_Work to be completed_: Without including any pictures, reproduce all the lines below word for word.

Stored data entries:
[Start of section]

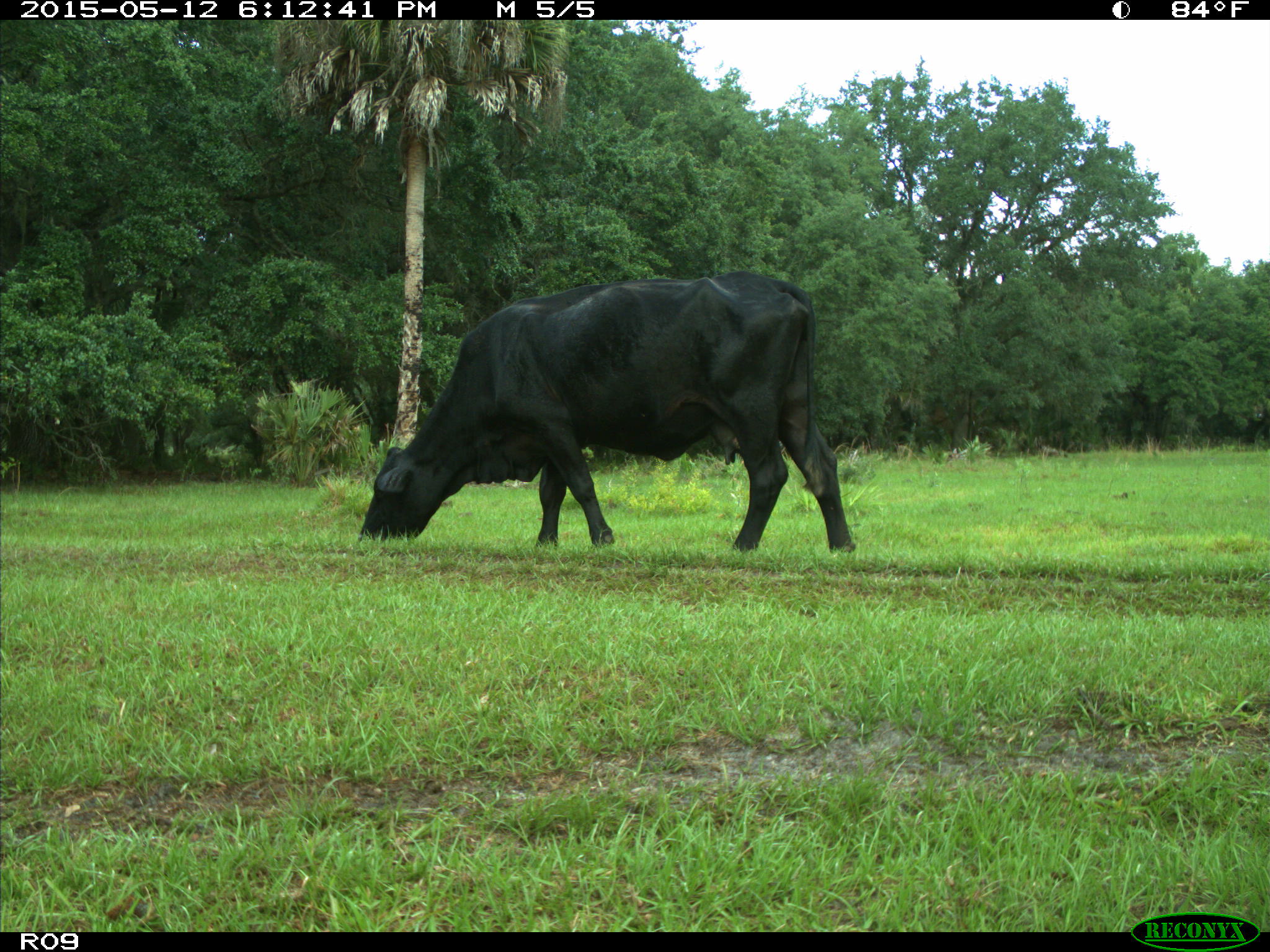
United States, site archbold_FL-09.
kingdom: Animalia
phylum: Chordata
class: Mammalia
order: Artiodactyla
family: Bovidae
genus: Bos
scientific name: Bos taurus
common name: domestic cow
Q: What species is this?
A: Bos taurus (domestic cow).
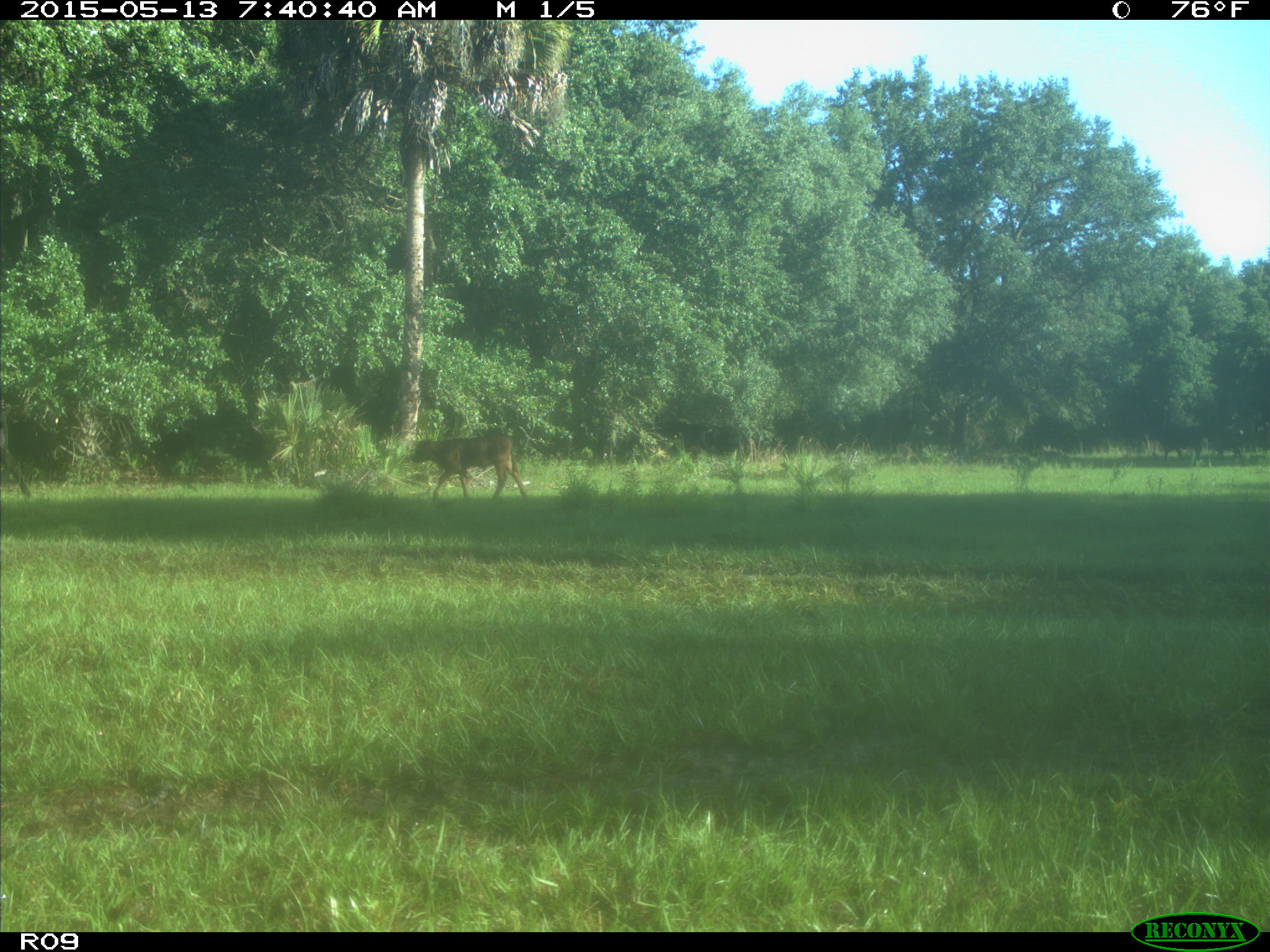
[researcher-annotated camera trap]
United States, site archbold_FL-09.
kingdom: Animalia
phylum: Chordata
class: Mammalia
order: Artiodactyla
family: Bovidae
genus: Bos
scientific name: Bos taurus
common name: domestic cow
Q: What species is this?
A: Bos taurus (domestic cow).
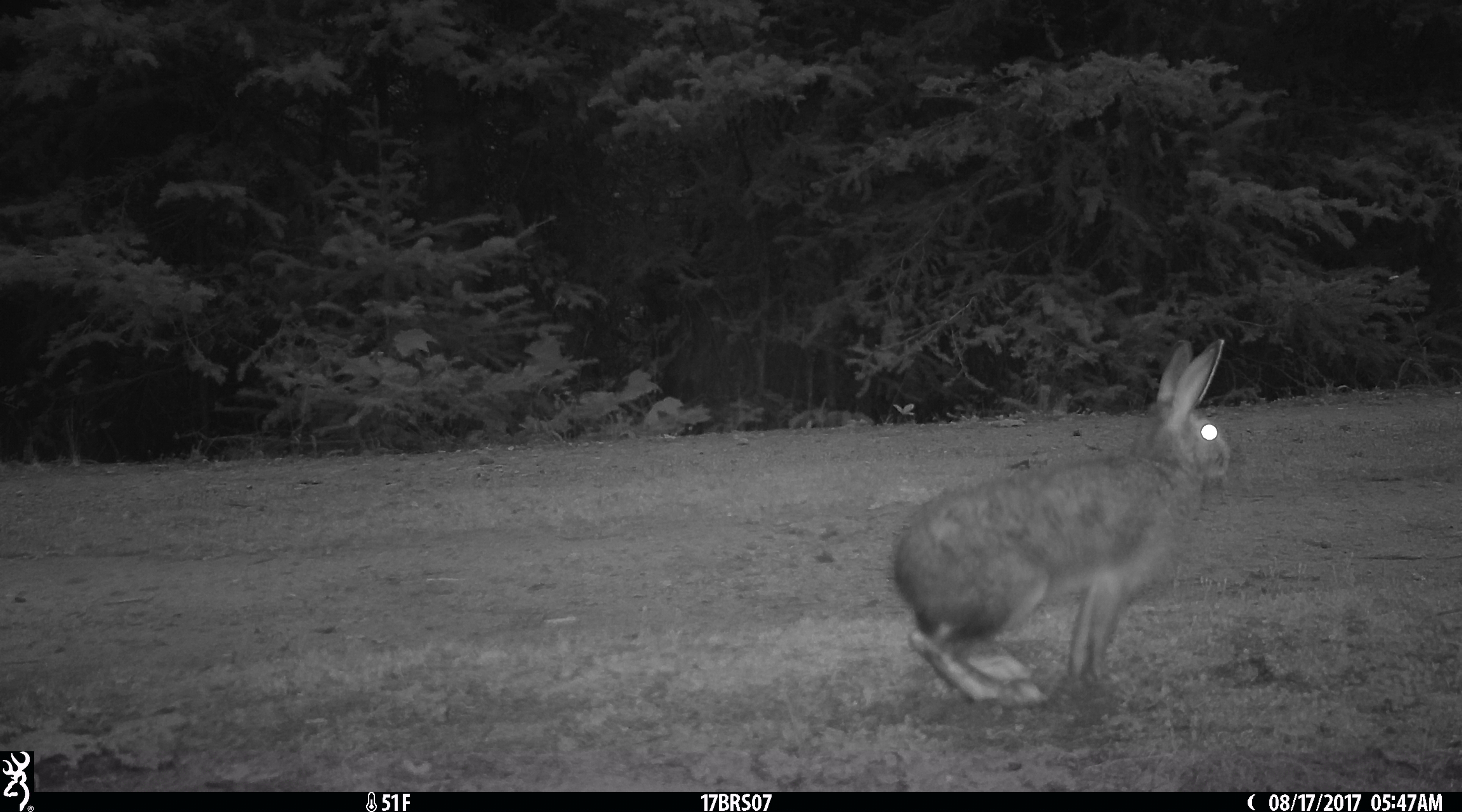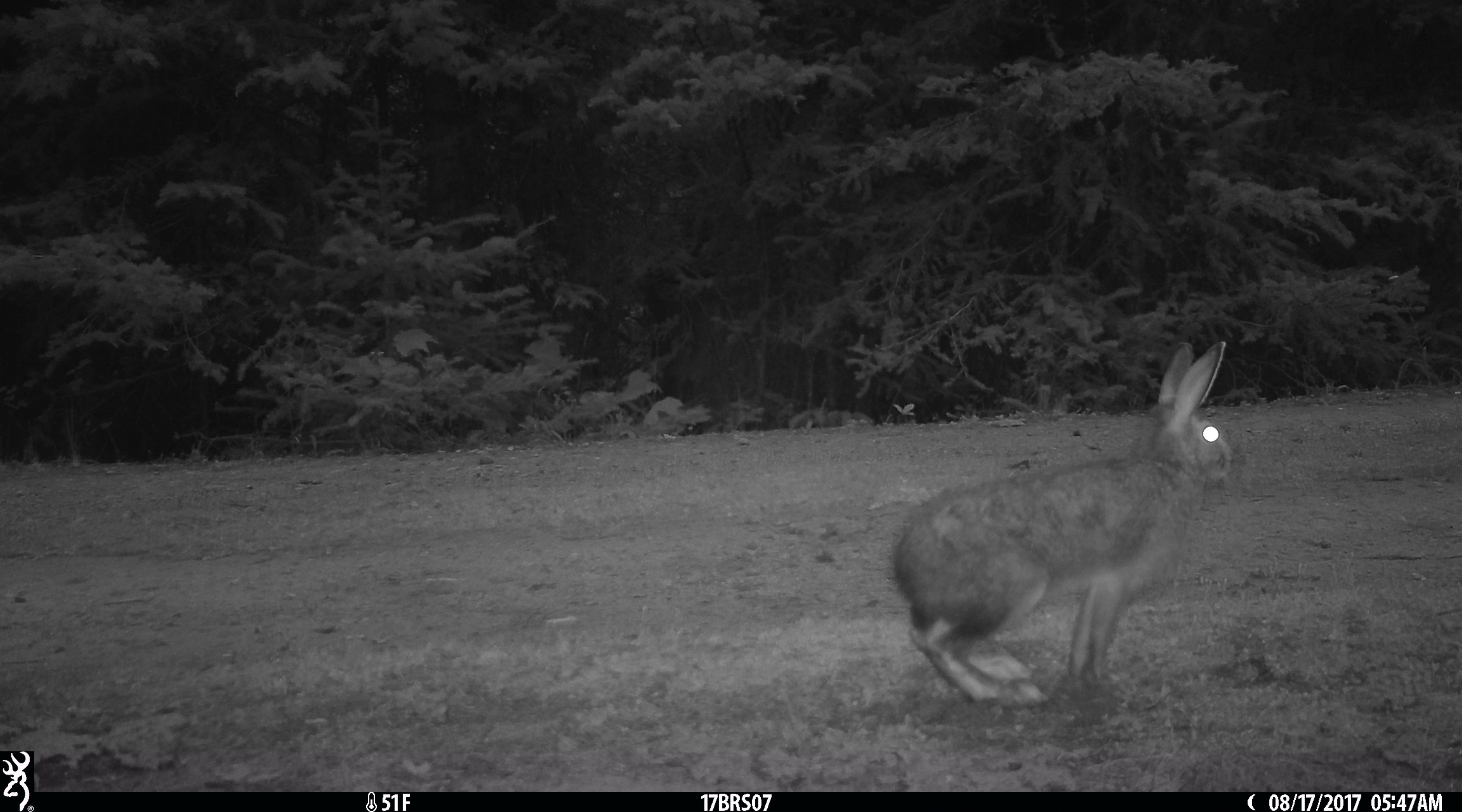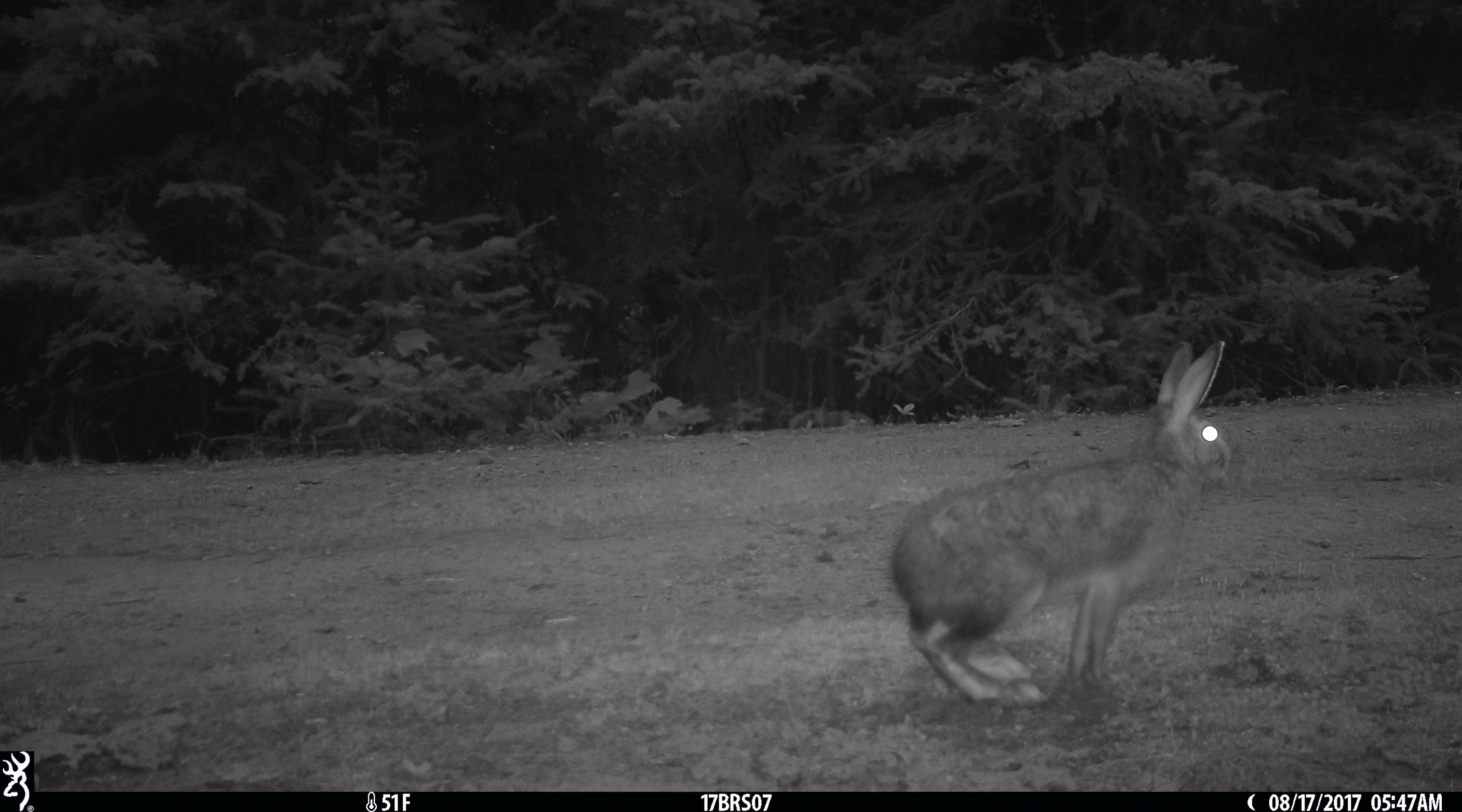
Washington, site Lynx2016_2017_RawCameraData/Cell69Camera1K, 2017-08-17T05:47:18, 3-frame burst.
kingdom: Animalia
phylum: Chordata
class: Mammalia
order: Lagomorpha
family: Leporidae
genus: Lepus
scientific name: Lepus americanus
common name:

[End of section]

_Answer for this exercise_:
United States, site archbold_FL-09.
kingdom: Animalia
phylum: Chordata
class: Mammalia
order: Artiodactyla
family: Bovidae
genus: Bos
scientific name: Bos taurus
common name: domestic cow
Q: What species is this?
A: Bos taurus (domestic cow).
[researcher-annotated camera trap]
United States, site archbold_FL-09.
kingdom: Animalia
phylum: Chordata
class: Mammalia
order: Artiodactyla
family: Bovidae
genus: Bos
scientific name: Bos taurus
common name: domestic cow
Q: What species is this?
A: Bos taurus (domestic cow).
Washington, site Lynx2016_2017_RawCameraData/Cell69Camera1K, 2017-08-17T05:47:18, 3-frame burst.
kingdom: Animalia
phylum: Chordata
class: Mammalia
order: Lagomorpha
family: Leporidae
genus: Lepus
scientific name: Lepus americanus
common name:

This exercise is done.